Christopher Mwangi, who works as a site clerk at property developer Mahiga Homes, also says he will have to cut on unnecessary spending and avoid travelling to avoid a fiscal dent come the new year.

“The cost of celebrating Christmas has increased rapidly. Increase in the prices of necessities as well as hikes in transport cost will hinder me from visiting my rural home,” he said in an interview.

“I’d have loved to spend my holiday in the village but with the current economic conditions, I’ll just sulk here and wait to see what the new year holds for us,” he added.

While some businesses have given Christmas bonuses to their staff, many have withheld such offerings, to cushion themselves from shocks.

Emma Orina, an IT support at a local business solutions company, for instance, says her employer paid a bonus after what she describes as a productive business year.

“We received a bonus last year as well. I hope it will be the case next year. It has been a good run.”

Not so for Caxton Karanja, a sales executive at a local listed company.

Mr Karanja says his employer paid neither a bonus nor a token that he and his colleagues have become accustomed to during the festive season.

“We have been waiting to hear from the management since the beginning of this month,” he laments.

Yet not every business is faring badly. Those in the hospitality industry are thriving.

Richard Kimenyi, the general manager of Hemingways Nairobi, says the luxury hotel is experiencing good business this festive season, with both local and international guests.

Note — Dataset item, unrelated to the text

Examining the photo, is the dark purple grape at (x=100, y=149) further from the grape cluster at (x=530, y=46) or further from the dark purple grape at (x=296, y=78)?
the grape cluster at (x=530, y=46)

‘‘All our units are fully booked this time of Christmas,’’ says Mr Kimenyi.

His Watamu counterpart Victor Muthama agrees: ‘‘We foresee closing the year with the same high occupancy as we did in December last year.’’

Mohamed Hersi, the group director of operations at Pollmans Tours & Safaris, says the majority of hotel bookings are from domestic tourists.

‘‘We have also seen many Kenyans in the diaspora, and international visitors, coming to stay in the country this winter period,’’ Mr Hersi reveals.